The largest donations at the state level have gone to Gov. Neil Abercrombie, who has received $42,700 from Sandwich Isles and Waimana Enterprises since 2009, according to state campaign finance records.

The companies have also donated more than $170,000 to members of Hawaii’s congressional delegation since 2000, according to OpenSecrets.org.

Phone and Internet Service to DHHL in Jeopardy?

Darrell Young, deputy director for DHHL, said that it was too early to comment on whether the FCC ruling will have any impact on the department’s policy to allow Sandwich Isles to exclusively serve beneficiaries.

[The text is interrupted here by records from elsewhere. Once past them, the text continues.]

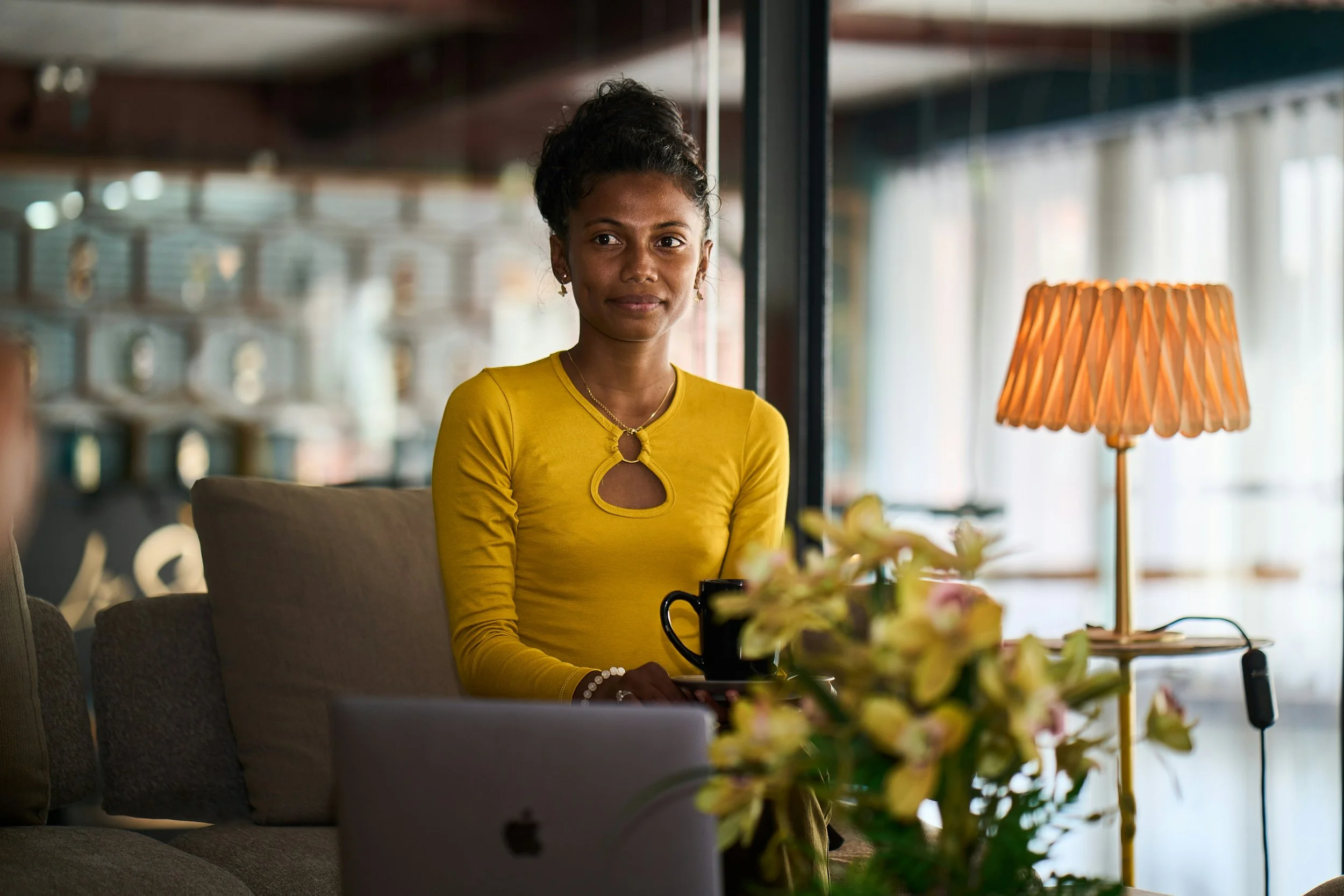 A woman in a yellow top sitting on a sofa in a well-lit room, holding a coffee cup, with a laptop and a flower arrangement in front of her, and a lamp to her side.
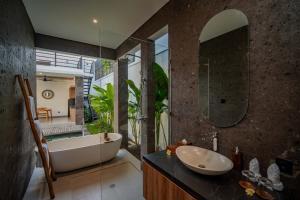 a bathroom with a tub and a sink and a mirror at Alima Villa Ubud in Ubud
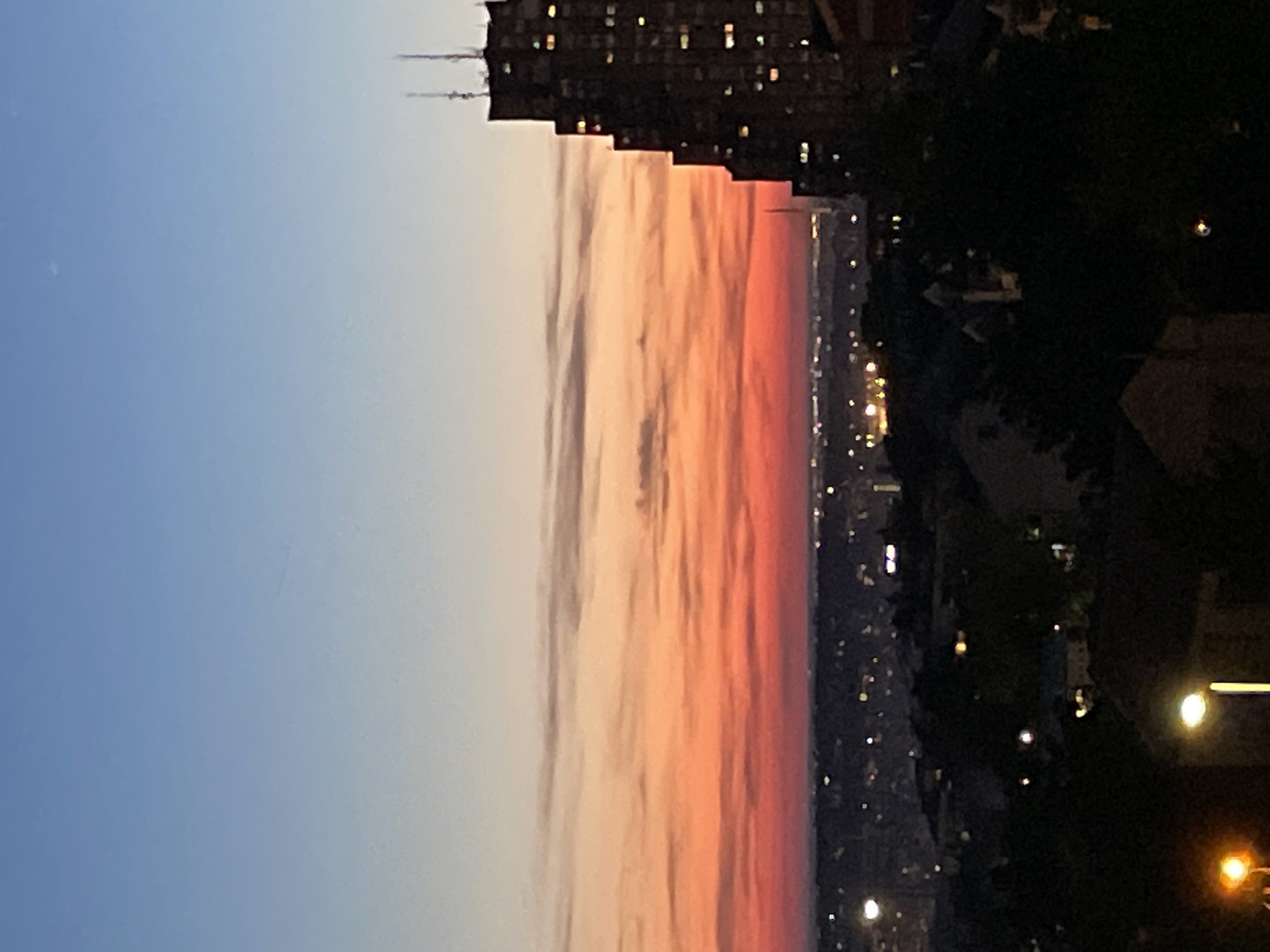 The image depicts a sunset in Belgrade, Serbia. The sky is a gradient of blue to orange and red. A tall, modern building is silhouetted against the sky. Below, the city lights are visible, along with trees and other buildings.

DHHL “is monitoring the situation and will work with SIC to address any issues and concerns, if any, as they arise,” he said in an email.

In petitioning the FCC for a waiver from new rules, Sandwich Isles argued that a reduction in federal subsidies would push the company into insolvency and jeopardize phone and Internet services to the thousands of Native Hawaiians that the company serves.

However, the FCC said that it saw no evidence to support this claim.

Jeffrey Ono, Hawaii’s consumer advocate, wasn’t sure what sort of concerns his office might have.

“Sandwich Isles certainly is dependent on receiving USF funds,” said Ono. “To what extent their business model is dependent on the (subsidy) that they cannot do business, I don’t believe that is the case.”

Hawaiian Telcom has also served DHHL properties for years, prior to Sandwich Isles’ operations, according to FCC filings.

The company is required by state regulators to serve areas even if they are not profitable.

Scott Simon, a company spokesman, said that Hawaiian Telcom remains committed if Sandwich Isles can no longer provide service.

“Hawaiian Telcom has always been committed to serving all of Hawaii consistent with its ‘Carrier of Last Resort’ status, including the most rural areas,” he said by email.